• **SHORT PROBLEM 1**
Reproduce word for word the part of the osprey passage that begins with the words containing "It’s sometimes a" and ends with "nest with scissors.".
• **SHORT PROBLEM 2**
Write the next part of the osprey passage, picking up right after its final sentence.

• **PASSAGE TO READ**

------------------------------------------------------------------------

It’s sometimes a fatal attraction.

“It looks as if anywhere between 10-to-30 percent of osprey chicks and adults in some areas that are particularly hard hit are killed by this baling twine," Greene said. "The entangled raptors can suffer gruesome deaths by strangulation or starve because they can’t fly off to fish."

That is, unless someone comes to the rescue or, better yet, gives a nest what Greene calls a preventive “haircut.”

He enlists a bucket truck and a crew of linemen from the Missoula Electric Cooperative, and they head to a nest with chicks. It’s on top of a power pole in the middle of a ranch by the Clark Fork River. It's a nest Greene has been worried about for years.

"It has killed a lot of ospreys over the years. This is going to be a good one to clean up," he said.

Rescue effort

Lineman George Porter leads a team up to the nest with scissors.

------------------------------------------------------------------------

(Dataset items)
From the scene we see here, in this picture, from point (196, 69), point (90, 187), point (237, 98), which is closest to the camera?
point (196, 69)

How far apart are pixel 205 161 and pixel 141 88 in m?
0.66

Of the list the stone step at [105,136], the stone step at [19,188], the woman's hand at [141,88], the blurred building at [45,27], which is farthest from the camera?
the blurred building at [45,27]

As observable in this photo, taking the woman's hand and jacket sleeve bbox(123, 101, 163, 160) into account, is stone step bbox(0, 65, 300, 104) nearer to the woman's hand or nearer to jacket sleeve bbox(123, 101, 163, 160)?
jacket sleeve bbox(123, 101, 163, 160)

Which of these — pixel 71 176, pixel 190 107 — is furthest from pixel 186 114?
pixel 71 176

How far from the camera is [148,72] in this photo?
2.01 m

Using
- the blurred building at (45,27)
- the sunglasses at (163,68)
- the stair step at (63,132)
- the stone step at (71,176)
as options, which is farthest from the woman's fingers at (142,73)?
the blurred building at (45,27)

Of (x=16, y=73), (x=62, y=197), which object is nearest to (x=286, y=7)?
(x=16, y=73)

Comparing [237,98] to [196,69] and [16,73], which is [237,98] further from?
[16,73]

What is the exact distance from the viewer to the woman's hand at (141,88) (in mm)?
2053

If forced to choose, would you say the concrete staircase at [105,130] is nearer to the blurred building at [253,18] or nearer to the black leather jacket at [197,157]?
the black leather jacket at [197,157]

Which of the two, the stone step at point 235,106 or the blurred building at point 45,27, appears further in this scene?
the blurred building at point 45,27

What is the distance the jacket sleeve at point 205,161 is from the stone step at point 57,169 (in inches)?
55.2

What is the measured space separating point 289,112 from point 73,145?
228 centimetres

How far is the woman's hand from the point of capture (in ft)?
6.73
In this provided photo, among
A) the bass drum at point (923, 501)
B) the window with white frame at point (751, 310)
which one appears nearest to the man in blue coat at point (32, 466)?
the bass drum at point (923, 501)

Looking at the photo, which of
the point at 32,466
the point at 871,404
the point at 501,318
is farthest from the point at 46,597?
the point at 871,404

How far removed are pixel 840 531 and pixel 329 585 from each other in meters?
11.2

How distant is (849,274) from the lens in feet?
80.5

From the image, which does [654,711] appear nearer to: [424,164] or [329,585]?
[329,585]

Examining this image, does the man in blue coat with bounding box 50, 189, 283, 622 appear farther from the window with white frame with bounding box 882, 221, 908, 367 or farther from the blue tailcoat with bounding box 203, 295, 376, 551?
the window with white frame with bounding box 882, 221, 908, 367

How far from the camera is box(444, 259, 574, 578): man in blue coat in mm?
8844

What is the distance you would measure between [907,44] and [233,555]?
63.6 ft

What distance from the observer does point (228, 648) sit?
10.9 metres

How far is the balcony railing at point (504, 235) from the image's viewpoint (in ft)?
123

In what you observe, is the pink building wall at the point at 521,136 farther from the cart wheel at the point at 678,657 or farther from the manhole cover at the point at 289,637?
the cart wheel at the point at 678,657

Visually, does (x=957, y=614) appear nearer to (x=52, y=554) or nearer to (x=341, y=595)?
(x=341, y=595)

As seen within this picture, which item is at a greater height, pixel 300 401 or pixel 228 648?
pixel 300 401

------------------------------------------------------------------------

• **EXERCISE RESPONSE 1**
It’s sometimes a fatal attraction.

“It looks as if anywhere between 10-to-30 percent of osprey chicks and adults in some areas that are particularly hard hit are killed by this baling twine," Greene said. "The entangled raptors can suffer gruesome deaths by strangulation or starve because they can’t fly off to fish."

That is, unless someone comes to the rescue or, better yet, gives a nest what Greene calls a preventive “haircut.”

He enlists a bucket truck and a crew of linemen from the Missoula Electric Cooperative, and they head to a nest with chicks. It’s on top of a power pole in the middle of a ranch by the Clark Fork River. It's a nest Greene has been worried about for years.

"It has killed a lot of ospreys over the years. This is going to be a good one to clean up," he said.

Rescue effort

Lineman George Porter leads a team up to the nest with scissors.

• **EXERCISE RESPONSE 2**
Strands of orange string drape from the wide bowl of sticks like Christmas tinsel. Soon, any unnatural nest material will be removed by snipping and tugging.

It appears as if the ospreys tied knots in the nest.

"That’s basically what it looks like, all tangled,” Porter said. “Yeah, they definitely use it to hold everything together.”

There are multiple kinds of twine in the nest, including a piece of black nylon rope.

The osprey parents squawk anxiously in the background, but they circle at a distance and don't interfere with the quick cleanup of their nest.

Logical solutions

The preferable solution, of course, would be to keep twine and fishing line out of nests in the first place.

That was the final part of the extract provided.